Rematé semejante desnivel, con unas cucharadas soperas de helado de chocolate de La Lechera. Solo cuatro paladas fuí capaz de arrogarme sin respirar, entre bocanadas de ansiedad y vahídos desesperados. Y me contuve, porque los hijos pijos de los vecinos ricos de la comunidad donde habito, estaban jugando a baloncesto con una canasta, fabricada con la señal robada de un paso de peatones de color azul y blanco, a la que soldaron una canasta del decathlon. Hacía ruído como si chocaran dos carritos del hipermercado. Cada vez que la pelota golpeaba el tablero de aluminio, temblaba todo el edificio, con un sonido agudo y penetrante, que destrozaba mi momento de meditación trascendente. He estado a un pelo de lanzarles la botella de vino vacía, pero me autocontrolé con los superpoderes y por el miedo a que me pudiesen apalear entre los vecinos. Y es que soy cobarde de nacimiento y eso no lo quitan los médicos. Acabar linchado por notarios corruptos y funcionarios de correos, no lo considero un final noble y digno.

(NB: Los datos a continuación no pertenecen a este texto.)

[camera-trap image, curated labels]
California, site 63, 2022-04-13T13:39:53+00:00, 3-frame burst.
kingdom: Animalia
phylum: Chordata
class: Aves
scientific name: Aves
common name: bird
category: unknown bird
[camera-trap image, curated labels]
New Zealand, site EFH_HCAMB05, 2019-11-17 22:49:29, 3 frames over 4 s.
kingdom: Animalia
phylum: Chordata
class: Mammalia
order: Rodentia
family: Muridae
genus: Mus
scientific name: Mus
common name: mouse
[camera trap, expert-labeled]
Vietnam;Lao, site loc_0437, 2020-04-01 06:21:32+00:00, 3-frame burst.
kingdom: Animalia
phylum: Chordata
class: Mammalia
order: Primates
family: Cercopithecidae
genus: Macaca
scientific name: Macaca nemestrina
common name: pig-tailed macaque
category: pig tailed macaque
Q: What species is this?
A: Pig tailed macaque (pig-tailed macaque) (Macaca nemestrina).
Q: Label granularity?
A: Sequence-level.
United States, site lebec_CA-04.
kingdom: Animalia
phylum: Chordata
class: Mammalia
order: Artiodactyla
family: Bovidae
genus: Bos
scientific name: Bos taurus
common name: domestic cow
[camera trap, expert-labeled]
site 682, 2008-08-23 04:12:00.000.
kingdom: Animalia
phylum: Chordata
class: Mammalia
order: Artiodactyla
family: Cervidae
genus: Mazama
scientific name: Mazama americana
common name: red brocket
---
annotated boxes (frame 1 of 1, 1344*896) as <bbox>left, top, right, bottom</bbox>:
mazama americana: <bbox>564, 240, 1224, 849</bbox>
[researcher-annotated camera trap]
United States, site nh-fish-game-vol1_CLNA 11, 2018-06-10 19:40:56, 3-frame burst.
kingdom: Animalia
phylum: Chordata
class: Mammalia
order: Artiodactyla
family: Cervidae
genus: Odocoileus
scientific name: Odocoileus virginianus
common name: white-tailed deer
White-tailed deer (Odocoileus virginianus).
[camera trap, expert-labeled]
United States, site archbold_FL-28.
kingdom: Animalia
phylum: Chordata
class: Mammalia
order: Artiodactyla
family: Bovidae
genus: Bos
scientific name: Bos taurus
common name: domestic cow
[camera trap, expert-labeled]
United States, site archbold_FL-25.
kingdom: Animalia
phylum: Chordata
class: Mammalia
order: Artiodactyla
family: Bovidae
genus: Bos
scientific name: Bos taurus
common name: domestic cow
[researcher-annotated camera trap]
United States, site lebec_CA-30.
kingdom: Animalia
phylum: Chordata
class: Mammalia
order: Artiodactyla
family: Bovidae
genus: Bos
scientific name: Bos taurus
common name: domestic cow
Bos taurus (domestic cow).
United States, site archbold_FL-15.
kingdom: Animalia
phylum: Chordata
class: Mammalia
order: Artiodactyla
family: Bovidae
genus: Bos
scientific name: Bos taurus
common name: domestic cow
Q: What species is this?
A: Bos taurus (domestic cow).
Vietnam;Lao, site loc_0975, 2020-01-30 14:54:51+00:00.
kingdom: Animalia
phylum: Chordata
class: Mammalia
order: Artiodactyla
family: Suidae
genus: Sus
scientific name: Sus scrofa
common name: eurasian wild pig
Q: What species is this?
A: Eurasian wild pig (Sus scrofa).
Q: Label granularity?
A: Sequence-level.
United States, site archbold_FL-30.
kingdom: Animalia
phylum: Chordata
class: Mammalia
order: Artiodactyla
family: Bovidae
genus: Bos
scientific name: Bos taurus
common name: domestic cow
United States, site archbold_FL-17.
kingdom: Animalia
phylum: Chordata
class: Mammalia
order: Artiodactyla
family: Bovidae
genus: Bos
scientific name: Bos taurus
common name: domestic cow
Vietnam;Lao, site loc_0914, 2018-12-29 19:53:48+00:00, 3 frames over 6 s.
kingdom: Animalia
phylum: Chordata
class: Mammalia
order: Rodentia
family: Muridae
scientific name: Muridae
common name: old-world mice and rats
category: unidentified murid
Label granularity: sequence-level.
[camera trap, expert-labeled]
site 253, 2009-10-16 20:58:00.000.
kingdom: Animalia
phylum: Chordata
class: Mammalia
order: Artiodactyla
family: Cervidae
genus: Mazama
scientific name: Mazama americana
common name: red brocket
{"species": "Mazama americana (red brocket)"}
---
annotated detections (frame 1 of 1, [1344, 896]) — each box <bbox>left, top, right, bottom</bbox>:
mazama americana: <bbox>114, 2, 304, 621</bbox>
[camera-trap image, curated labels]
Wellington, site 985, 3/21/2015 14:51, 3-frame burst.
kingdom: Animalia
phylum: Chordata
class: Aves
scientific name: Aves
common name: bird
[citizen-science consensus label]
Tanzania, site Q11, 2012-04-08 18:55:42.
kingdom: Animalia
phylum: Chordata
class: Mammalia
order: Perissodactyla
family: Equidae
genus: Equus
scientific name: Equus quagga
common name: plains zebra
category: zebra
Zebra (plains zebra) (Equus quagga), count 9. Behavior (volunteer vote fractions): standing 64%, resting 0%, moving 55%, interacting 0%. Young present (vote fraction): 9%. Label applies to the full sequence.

Ahora, que la medianoche se ha cernido opaca sobre mi ciudad, y solo escucho el murmullo del mar, coches pasando por la avenida y el basurero piqueteando contenedores, me voy a leer un poco de Humberto Eco y dormir, que falta me hace. Me pregunto que estará haciento mi chica. A ella le pierden los negros del Godspel, con sus sacerdotales vestimentas de colores vibrantes, bamboleándose sonrientes sobre cualquier escenario. Ahí se le nubla la vista y pierde el conocimiento. Espero que no se cruce esta noche con un miembro de la navy, de los que van vestidos de primera comunión, con el santo rosario, la medalla colgada y el cirio pascual, dispuestos para salir en la procesión, portando el duro bastón que aguanta la peaña, agarrado con la mano.